Years ago when The Spy Wore Red was new and had just been released in paperback, I picked up a copy at a bookstore in Sag Harbor. I spent the rest of my Long Island visit sneaking time to read it. It captivated me. A true story of a real spy during World War II.
Well, after re-reading it this week and doing a bit of Googling I'm not so convinced how real it is. Aline Griffith was certainly a very young American girl, working as a model for Hattie Carnegie, when she was recruited to spy for Wild Bill Donovan's newly-formed OSS in Spain. She was a cipher clerk and she led a very lively social life. That is about all one can say for sure about her career as the CIA (successor to the OSS) doesn't make comments on their employees.

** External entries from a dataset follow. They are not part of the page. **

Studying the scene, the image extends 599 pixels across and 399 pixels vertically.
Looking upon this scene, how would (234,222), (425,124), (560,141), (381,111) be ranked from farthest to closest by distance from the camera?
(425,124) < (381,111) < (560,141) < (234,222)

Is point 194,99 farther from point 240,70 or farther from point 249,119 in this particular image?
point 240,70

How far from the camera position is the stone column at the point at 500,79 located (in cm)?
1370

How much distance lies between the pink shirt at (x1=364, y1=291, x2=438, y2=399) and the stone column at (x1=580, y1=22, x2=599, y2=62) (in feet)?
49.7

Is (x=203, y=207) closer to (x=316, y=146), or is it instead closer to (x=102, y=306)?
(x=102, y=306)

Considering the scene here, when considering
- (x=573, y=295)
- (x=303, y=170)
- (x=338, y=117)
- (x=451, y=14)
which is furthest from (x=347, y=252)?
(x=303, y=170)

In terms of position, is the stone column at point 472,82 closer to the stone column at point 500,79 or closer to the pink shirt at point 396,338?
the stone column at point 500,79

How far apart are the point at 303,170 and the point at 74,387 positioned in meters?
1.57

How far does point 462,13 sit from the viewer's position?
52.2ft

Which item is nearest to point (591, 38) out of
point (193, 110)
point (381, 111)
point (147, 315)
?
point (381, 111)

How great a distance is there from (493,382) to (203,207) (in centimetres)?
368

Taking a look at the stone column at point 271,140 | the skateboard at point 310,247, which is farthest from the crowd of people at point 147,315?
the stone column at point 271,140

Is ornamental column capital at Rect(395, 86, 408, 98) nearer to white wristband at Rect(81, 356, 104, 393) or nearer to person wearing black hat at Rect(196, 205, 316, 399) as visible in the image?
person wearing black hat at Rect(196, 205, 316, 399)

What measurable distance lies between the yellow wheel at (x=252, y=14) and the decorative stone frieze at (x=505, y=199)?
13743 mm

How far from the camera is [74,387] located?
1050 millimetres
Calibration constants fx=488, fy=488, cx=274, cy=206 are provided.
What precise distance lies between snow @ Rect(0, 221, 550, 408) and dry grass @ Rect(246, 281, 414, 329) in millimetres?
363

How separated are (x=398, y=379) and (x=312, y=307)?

However, fact or fiction, the book is exciting and filled with drama and high society goings on. It's a tale of information gathering, whatever has to be done to get it, and danger and hairbreadth escapes as the Americans undercover in Spain search for the mole in their midst.
I went back to this book because of The Time in Between, a novel by Maria Duenas, which I read a couple of weeks ago. That book makes no pretense of being fact, though I do note it borrows some ideas from The Spy Wore Red. But if you are going to read only one book about spying in Spain during World War II, and I feel certain you are going to read only one, at the most, the Duenas book is by far the better choice.